Benda-benda dan arca-arca di dalam menara candi juga hancur, terkubur, atau tenggelam dalam arus sejarah, lalu muncul kembali ribuan tahun kemudian. Pada tahun 2012, hujan ajaib mengungkap di Grup Menara E sebuah arca lingga sempurna yang belum ditemukan melalui survei dan investigasi cermat para arkeolog selama lebih dari 100 tahun.
Lingga bergambar Siwa, ditemukan pada tahun 2012. Foto: VVT
Ini adalah linga dengan bentuk khas yang memiliki tiga bagian: persegi, segi delapan, dan bulat, dan terutama memiliki relief kepala dewa Siwa yang menjorok keluar pada bagian atas linga, yang menggambarkan dengan tepat kisah asal usul linga dalam kitab suci Hindu.
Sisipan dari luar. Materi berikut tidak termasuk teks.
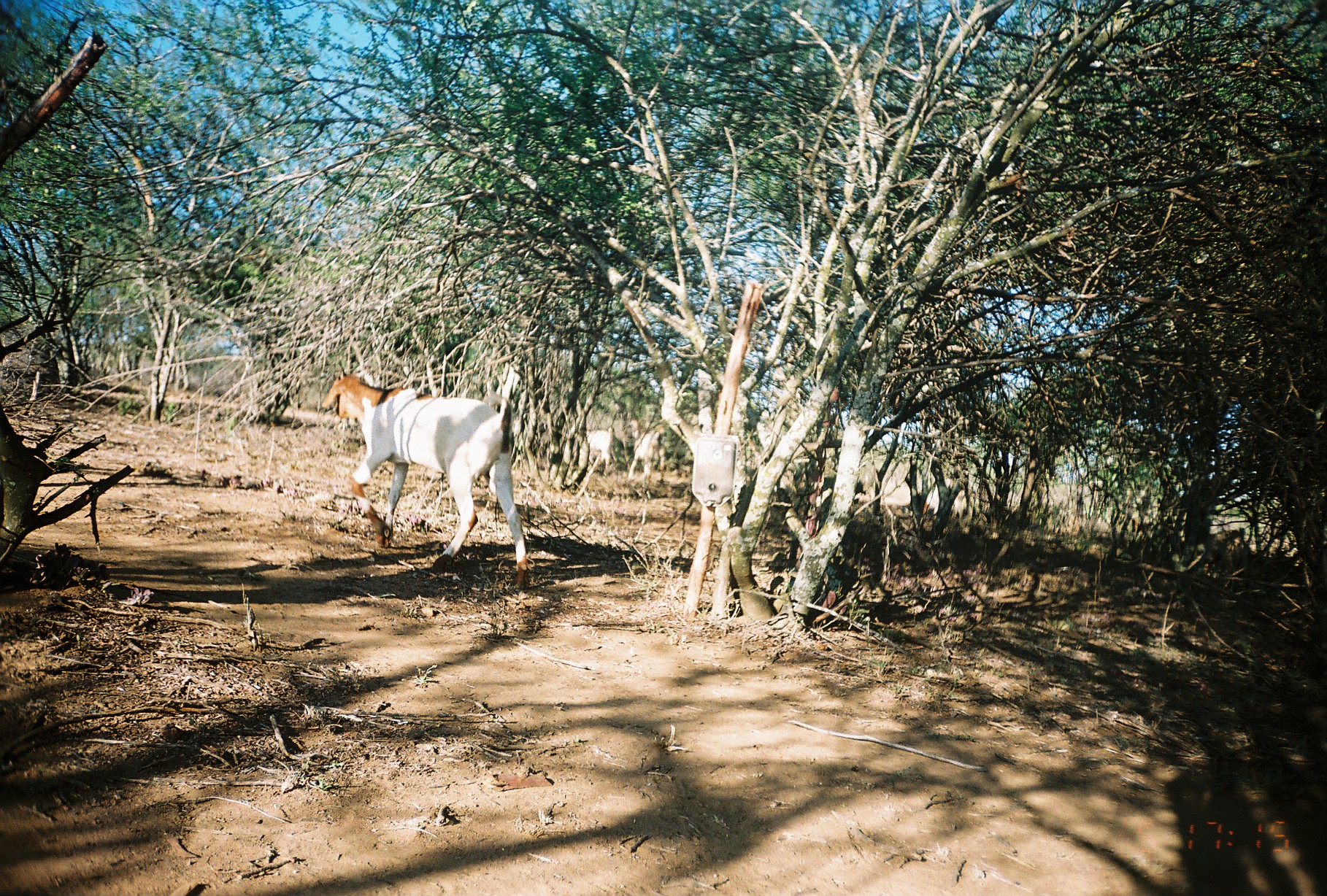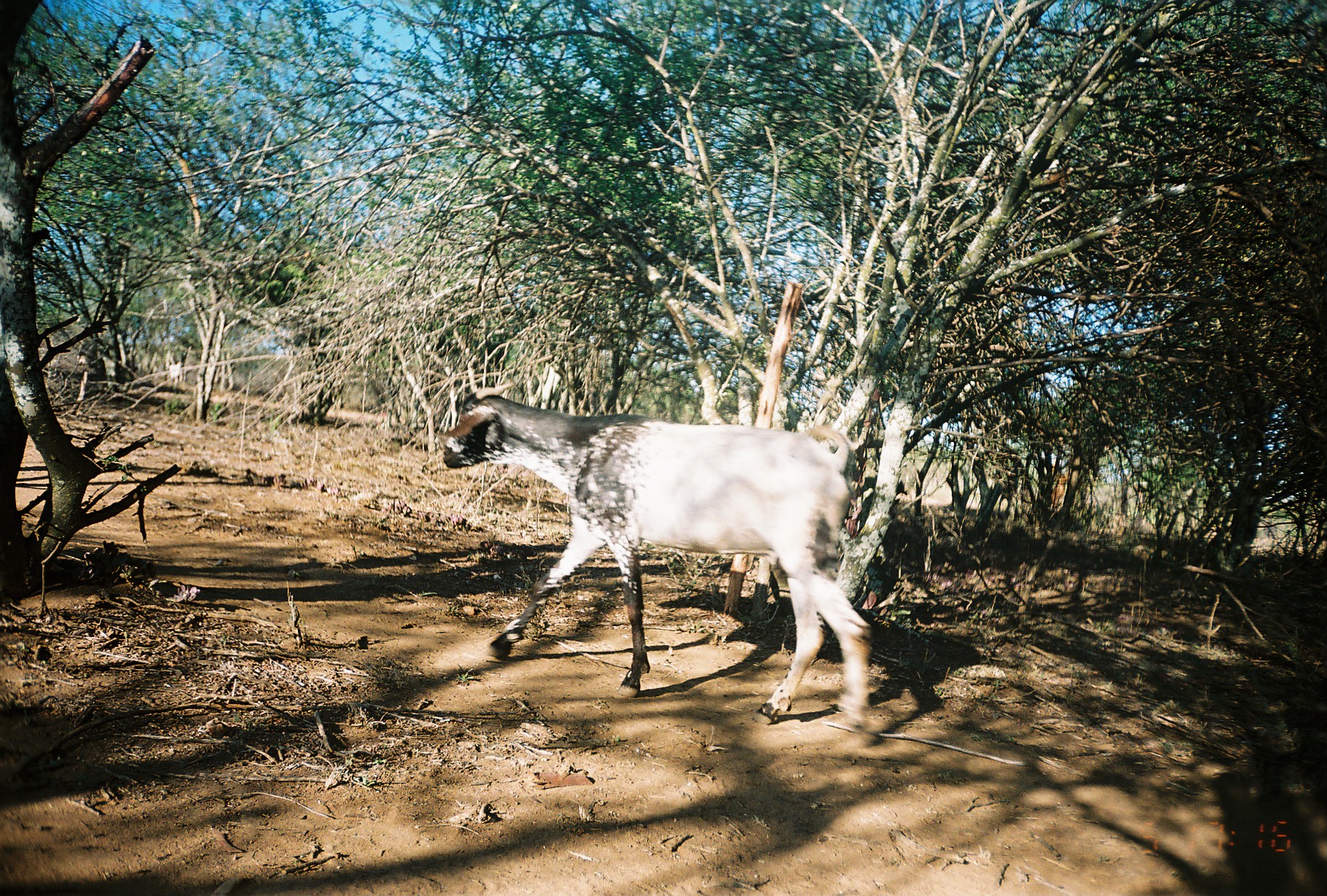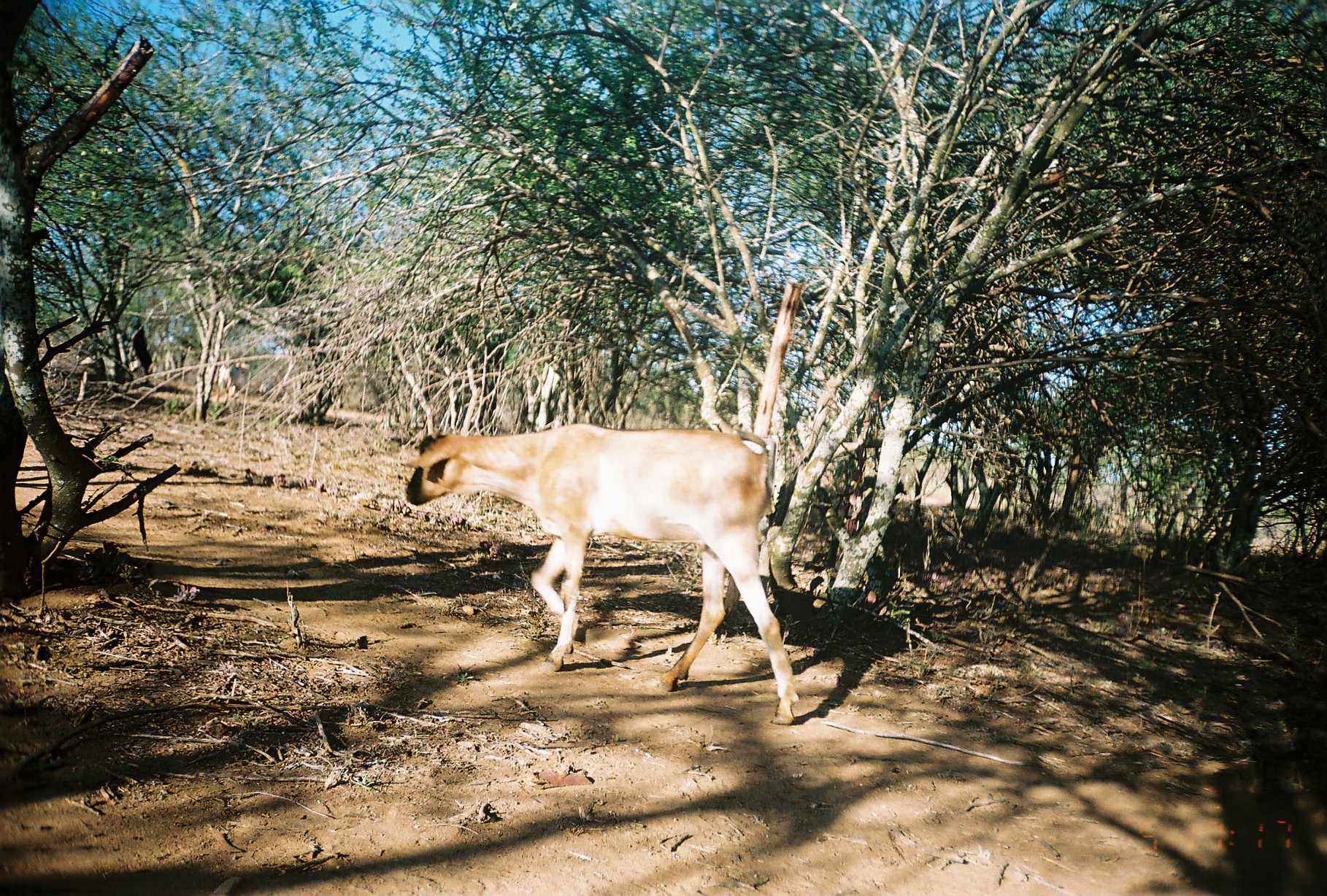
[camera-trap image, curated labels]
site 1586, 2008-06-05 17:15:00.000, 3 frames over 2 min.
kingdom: Animalia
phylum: Chordata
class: Mammalia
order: Artiodactyla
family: Bovidae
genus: Capra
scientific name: Capra aegagrus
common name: wild goat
Capra aegagrus (wild goat), count 3.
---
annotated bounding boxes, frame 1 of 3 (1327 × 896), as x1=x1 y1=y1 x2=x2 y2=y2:
capra aegagrus: x1=320 y1=358 x2=530 y2=590; x1=624 y1=419 x2=667 y2=490; x1=577 y1=427 x2=613 y2=474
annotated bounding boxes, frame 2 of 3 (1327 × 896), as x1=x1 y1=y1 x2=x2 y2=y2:
capra aegagrus: x1=441 y1=381 x2=867 y2=730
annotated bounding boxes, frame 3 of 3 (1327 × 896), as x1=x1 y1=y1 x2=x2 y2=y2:
capra aegagrus: x1=394 y1=414 x2=801 y2=724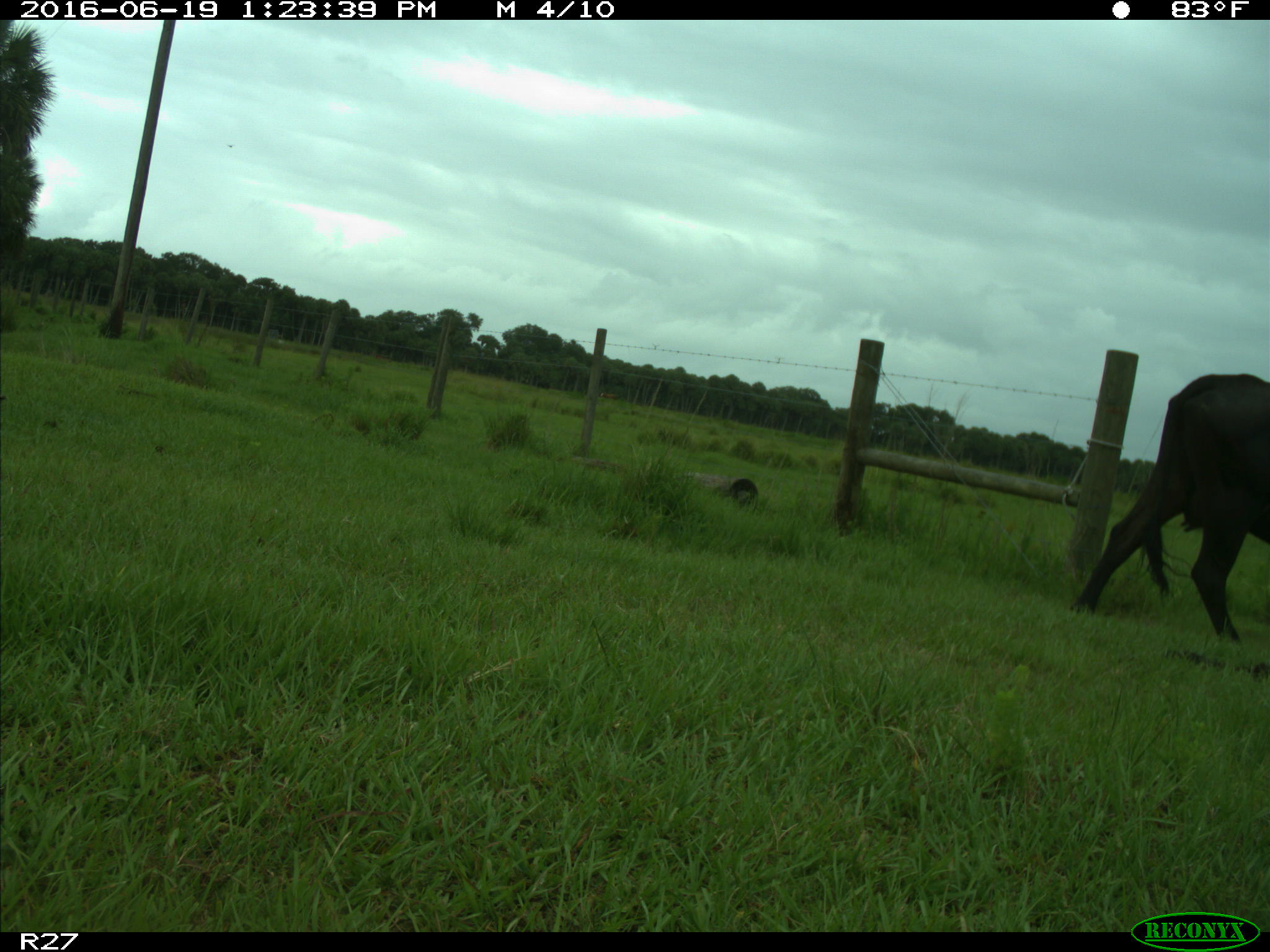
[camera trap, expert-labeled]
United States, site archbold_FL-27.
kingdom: Animalia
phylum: Chordata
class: Mammalia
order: Artiodactyla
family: Bovidae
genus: Bos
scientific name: Bos taurus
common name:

Dilihat dari gaya dan bahan batunya, berhala linga ini diperkirakan berasal dari abad ke-8, periode yang sama dengan Altar di dalam menara E1 dan ditetapkan sebagai Harta Nasional.
Pada tahun 1997, detektor logam bekas secara tidak sengaja menemukan gelombang suara kepala patung Siwa emas yang terkubur di sebuah taman di desa Phu Long, kecamatan Dai Thang (Dai Loc), yang terletak di tepi utara sungai Thu Bon, simetris dengan lokasi Tanah Suci My Son di tepi selatan.
Bentuk kepala patung Siwa menunjukkan bahwa ia merupakan bagian dari kośa, sejenis topi yang menutupi kepala berhala linga, yang dipersembahkan oleh raja Champa kepada dewa Siwa, yang disebutkan dalam banyak prasasti di My Son; artefak tersebut juga telah diklasifikasikan sebagai Harta Nasional.
Dan baru-baru ini (2023), patung perunggu dewi Durgā (Umā/Parvatī) dikembalikan ke Vietnam oleh badan keamanan dan diplomatik AS dan Inggris, dengan informasi yang diidentifikasi dalam catatan sebagai artefak yang ditemukan dan diangkut secara ilegal dari daerah My Son.
Candi-candi yang dipugar dan benda-benda pemujaan yang dikembalikan, pada awalnya kedengarannya seperti kisah kebetulan, tetapi di dalamnya terdapat gaung dari hati, kata-kata pada prasasti batu dari zaman dahulu.